Text excerpt →
********
Request Review of draft-ietf-oauth-device-flow
Requested revision No specific revision (document currently at 15)
Type Last Call Review
Team General Area Review Team (Gen-ART) (genart)
Deadline 2018-06-12
Requested 2018-05-29
Authors William Denniss , John Bradley , Michael B. Jones , Hannes Tschofenig
I-D last updated 2018-06-11
Completed reviews Secdir Last Call review of -10 by Christopher A. Wood (diff)
Genart Last Call review of -10 by Robert Sparks (diff)
Opsdir Last Call review of -10 by Qin Wu (diff)
Genart Telechat review of -11 by Robert Sparks (diff)
Assignment Reviewer Robert Sparks
State Completed
Request Last Call review on draft-ietf-oauth-device-flow by General Area Review Team (Gen-ART) Assigned
Reviewed revision 10 (document currently at 15)
Result Ready w/nits
Completed 2018-06-11
review-ietf-oauth-device-flow-10-genart-lc-sparks-2018-06-11-00
I am the assigned Gen-ART reviewer for this draft. The General Area
Review Team (Gen-ART) reviews all IETF documents being processed
by the IESG for the IETF Chair.  Please treat these comments just
like any other last call comments.
********
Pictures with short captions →

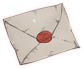 情报信.png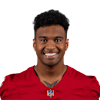 Tua Tagovailoa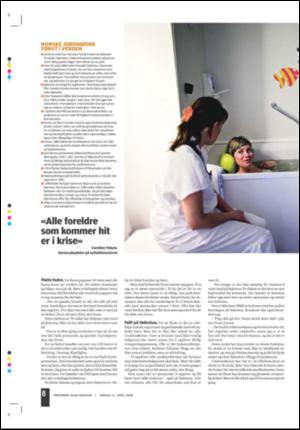 tonsbergsblad_magasin-20080412_000_00_00_008.pdf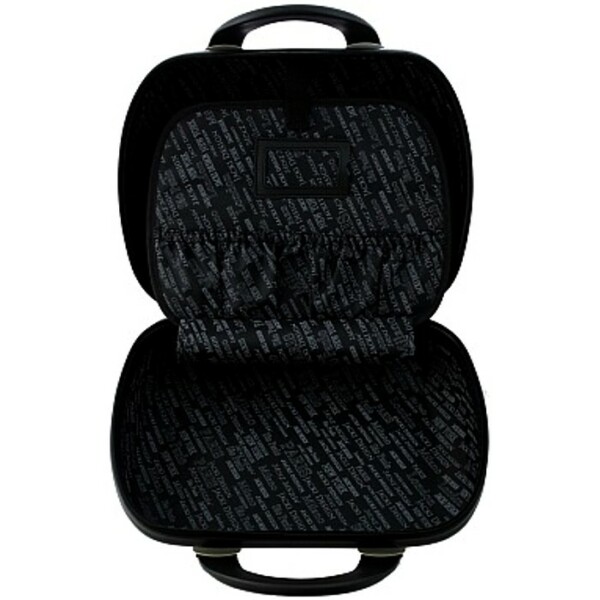 Frasqueira Jacki Design Voyage Jdh22573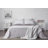 Cotton Blend Sham Set-1898413206-1898406777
********
Your goal → Continue the Gen-ART review of draft-ietf-oauth-device-flow, starting after its last sentence. The records play no part in what is asked here.

Answer to the exercise →
For more information, please see the FAQ at

<https://trac.ietf.org/trac/gen/wiki/GenArtfaq>.

Document: draft-ietf-oauth-device-flow-10
Reviewer: Robert Sparks
Review Date: 2018-06-11
IETF LC End Date: 2018-06-12
IESG Telechat date: Not scheduled for a telechat

Summary: Ready for publication as a Proposed Standard RFC, but with nits to
consider

Nits/editorial comments:

In 3.5 "the client MUST use a reasonable default polling interval" is not
testable. Who determines "reasonable"? At the very least, you should add some
text about how to determine what "reasonable" is for a given device, and add
some text that says don't poll faster than earlier responses limited you to.
For example, if the response at step B in the introductory diagram had an
explicit interval of 15, but a slow-down response to an E message didn't have
an explicit interval, you don't want them to default to, say 5 seconds (because
that's what the example in section 3.2 said, so it must be reasonable).

In 3.3, you say the device_code MUST NOT be displayed or communicated. Is there
a security property that's lost if there is? Or is this just saying "Don't
waste space or the user's time"?

The last paragraph of section 6.1 feels like a recipe for false positives, and
for bug-entrenched code. Please reconsider it.